Does anyone have an idea what would be the best pr...
# android
m
Does anyone have an idea what would be the best practice for dealing with constants on Android today? As in, do I put them in companion objects or just have them at top level, and if so, how to organize that properly? What about private and public? I personally like companion object consts, but I'm being told that add makes them more expensive since the object needs to be instantiated. What is considered "right" here?
1
w
I just put them at the top of the file where it’s used the most. Make it
const val
if it’s used in other classes as well, else
private const val
c
There isn't one right answer. I generally prefer adding constants as a companion object on the class where it's relevant, I've found the name spacing on the class is helpful. I've been guilty of having a
Constants
object in the past and after seeing it evolve over a year and a half I really grew to dislike that as it was easy to delete the classes where that constant was used but never delete the constant value itself. @Waseef Akhtar I haven't tried const top level within a file so I'm curious what techniques you've used. That sounds like a pretty good approach as well but I'm curious if you've ran into trouble with discoverability or if it's forced you into slightly more descriptive names?
w
@Cody Engel I have used a
Constants
object as well, but it eventually grew pretty large. My current approach seems to be working better for me so far. Would love to hear from others as well though!
💯 1
m
I am tending towards the benefits of the namespacing too - keeping things in order is just a lot easier that way. I wonder how well that works with just having them in the specific files.
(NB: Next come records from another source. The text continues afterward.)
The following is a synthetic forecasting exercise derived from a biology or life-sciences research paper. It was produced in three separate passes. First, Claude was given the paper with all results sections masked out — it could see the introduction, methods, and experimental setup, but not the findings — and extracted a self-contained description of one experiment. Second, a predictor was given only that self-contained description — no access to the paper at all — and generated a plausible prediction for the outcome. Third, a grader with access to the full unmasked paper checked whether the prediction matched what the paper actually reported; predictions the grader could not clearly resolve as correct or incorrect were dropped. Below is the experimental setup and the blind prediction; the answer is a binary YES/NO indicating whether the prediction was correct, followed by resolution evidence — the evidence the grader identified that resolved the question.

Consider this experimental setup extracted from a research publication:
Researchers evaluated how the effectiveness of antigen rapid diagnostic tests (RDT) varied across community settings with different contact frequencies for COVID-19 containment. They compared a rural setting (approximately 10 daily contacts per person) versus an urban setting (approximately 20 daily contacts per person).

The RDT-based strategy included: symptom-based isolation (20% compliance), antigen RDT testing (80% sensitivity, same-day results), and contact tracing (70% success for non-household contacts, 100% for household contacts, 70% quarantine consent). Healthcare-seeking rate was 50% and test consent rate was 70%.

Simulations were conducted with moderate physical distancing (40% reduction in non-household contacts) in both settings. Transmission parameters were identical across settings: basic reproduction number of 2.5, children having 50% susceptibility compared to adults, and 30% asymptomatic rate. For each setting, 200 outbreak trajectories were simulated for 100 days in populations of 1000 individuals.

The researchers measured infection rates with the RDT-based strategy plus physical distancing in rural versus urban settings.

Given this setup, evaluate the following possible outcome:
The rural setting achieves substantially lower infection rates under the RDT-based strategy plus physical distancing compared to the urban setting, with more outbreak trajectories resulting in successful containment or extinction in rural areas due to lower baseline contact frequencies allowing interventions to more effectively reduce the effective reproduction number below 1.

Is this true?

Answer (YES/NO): YES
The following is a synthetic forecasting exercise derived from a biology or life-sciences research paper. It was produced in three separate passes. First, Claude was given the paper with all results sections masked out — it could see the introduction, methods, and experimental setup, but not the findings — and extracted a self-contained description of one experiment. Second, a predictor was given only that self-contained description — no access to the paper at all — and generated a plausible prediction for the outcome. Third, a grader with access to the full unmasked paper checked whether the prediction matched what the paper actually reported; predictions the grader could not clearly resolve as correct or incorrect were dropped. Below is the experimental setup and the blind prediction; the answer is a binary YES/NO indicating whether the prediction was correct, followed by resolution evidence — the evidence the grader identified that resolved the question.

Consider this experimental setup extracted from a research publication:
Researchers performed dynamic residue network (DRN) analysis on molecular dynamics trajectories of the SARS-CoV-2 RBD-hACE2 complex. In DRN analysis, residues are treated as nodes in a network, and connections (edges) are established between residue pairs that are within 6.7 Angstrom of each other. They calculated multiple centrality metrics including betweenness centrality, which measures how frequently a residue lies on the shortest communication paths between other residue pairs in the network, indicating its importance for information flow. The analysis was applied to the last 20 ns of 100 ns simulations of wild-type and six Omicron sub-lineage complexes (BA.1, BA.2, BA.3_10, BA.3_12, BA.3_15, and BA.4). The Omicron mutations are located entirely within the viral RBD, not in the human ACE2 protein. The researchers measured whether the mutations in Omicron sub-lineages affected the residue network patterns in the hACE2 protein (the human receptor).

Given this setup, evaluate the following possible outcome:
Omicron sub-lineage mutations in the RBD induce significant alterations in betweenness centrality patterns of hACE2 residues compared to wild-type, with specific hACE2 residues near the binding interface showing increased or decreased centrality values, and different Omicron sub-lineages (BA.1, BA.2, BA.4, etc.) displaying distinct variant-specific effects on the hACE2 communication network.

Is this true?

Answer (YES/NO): YES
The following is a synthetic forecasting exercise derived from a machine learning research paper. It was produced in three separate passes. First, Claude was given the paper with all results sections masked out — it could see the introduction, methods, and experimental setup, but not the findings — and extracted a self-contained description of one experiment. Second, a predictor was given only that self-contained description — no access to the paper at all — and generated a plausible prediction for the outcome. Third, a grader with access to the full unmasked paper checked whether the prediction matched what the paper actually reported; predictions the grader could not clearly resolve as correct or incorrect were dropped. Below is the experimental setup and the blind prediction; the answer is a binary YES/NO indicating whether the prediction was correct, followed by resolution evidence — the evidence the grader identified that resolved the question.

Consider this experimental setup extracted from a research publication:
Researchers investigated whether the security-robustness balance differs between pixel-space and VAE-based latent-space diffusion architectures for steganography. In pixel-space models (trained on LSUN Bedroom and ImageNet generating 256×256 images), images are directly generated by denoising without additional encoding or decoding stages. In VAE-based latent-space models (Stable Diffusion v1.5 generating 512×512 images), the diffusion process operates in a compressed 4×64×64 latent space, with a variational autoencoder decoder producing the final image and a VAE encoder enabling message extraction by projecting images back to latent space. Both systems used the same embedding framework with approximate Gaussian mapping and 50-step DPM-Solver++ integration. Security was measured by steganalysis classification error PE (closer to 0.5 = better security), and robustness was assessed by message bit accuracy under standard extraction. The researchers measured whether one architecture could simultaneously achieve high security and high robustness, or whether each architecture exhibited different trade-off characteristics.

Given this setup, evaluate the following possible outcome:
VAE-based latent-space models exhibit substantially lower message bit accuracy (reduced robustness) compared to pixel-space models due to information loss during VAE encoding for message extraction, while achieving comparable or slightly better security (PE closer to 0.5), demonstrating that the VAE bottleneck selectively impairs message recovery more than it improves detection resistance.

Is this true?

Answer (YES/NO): NO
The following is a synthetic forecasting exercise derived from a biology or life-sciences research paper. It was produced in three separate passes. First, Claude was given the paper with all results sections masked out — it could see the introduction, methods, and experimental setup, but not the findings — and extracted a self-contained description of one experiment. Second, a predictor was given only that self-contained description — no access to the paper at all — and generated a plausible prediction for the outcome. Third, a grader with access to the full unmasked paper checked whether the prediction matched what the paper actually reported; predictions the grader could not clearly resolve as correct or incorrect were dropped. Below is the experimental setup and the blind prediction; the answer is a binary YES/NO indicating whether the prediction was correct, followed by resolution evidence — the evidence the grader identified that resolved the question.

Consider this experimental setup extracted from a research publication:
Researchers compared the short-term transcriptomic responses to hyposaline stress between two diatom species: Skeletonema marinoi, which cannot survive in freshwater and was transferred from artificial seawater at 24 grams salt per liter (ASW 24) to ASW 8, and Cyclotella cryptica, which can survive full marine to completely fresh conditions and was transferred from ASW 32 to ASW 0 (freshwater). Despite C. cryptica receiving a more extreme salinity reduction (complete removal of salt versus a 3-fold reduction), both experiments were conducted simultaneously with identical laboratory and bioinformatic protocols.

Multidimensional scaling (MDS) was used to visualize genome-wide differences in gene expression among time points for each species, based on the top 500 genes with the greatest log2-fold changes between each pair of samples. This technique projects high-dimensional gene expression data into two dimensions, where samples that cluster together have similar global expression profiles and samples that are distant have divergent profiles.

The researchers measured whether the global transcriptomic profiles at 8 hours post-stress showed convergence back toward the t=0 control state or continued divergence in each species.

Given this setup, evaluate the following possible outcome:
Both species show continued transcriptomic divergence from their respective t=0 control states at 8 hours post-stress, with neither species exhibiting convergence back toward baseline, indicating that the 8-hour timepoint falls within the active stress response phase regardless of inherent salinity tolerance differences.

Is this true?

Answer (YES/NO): NO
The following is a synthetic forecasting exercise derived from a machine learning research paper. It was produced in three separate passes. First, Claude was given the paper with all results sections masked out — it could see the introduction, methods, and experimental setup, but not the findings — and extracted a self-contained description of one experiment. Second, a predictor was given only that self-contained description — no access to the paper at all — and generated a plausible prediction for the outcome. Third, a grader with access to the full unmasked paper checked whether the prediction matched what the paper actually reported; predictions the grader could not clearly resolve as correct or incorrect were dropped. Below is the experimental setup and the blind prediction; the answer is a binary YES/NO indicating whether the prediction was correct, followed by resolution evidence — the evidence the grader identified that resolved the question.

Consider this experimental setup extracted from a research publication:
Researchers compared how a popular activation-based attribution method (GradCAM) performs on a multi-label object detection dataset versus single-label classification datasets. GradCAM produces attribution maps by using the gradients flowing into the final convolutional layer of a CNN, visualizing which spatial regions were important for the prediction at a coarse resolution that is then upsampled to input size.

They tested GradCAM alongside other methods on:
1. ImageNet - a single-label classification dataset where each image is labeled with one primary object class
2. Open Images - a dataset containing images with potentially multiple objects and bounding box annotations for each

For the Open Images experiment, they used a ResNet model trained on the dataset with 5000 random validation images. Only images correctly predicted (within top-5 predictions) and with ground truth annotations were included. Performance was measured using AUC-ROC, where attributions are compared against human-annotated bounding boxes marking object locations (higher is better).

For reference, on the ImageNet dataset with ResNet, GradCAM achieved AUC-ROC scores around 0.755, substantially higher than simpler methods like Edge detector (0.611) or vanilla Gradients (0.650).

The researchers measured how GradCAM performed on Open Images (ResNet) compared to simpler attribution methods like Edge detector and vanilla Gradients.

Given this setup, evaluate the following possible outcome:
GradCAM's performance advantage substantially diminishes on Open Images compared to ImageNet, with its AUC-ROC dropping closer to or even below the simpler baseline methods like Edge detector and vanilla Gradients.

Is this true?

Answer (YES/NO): YES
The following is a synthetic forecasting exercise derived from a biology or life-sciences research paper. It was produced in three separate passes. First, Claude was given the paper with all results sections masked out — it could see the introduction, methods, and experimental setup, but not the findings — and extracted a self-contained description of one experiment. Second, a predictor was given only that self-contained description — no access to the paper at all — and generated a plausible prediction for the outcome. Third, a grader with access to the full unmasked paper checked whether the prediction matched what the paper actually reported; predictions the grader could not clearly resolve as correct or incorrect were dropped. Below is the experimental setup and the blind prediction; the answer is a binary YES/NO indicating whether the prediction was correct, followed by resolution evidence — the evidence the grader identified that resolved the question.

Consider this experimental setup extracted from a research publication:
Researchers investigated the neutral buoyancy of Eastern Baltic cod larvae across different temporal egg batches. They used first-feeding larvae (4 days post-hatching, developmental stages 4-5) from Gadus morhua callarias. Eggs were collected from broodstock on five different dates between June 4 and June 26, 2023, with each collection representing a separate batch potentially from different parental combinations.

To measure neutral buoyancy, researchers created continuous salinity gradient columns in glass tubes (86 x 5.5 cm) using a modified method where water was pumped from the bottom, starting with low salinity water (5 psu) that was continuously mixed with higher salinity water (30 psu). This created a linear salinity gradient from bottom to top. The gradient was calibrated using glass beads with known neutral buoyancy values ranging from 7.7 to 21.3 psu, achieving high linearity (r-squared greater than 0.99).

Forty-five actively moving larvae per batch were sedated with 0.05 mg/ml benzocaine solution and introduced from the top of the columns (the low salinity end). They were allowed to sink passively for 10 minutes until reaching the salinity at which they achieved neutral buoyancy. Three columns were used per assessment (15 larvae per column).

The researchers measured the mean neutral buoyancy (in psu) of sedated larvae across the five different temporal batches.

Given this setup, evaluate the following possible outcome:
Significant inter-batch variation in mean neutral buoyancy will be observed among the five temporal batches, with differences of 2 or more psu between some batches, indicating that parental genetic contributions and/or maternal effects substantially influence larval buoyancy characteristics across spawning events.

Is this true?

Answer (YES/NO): YES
Will definitely try this.
👌 1
p
If your constants vary based on environment (for instance, URLS for endpoints in Dev / Qa / Prod) or another variant, you might want to define them in your
build.gradle
file per build type, product flavor or build variant so that they end up on your
BuildConfig
file.
m
This is a good point. I'm actually doing this for everything applicable (as one should imho) , but there are some this would be overkill for. I've also found that I have to declare the same value for every environment even if they don't change (maybe I'm doing something wrong there...? ), so I reserve this practice for the ones that do change per env or get set by the CI (like secrets and such).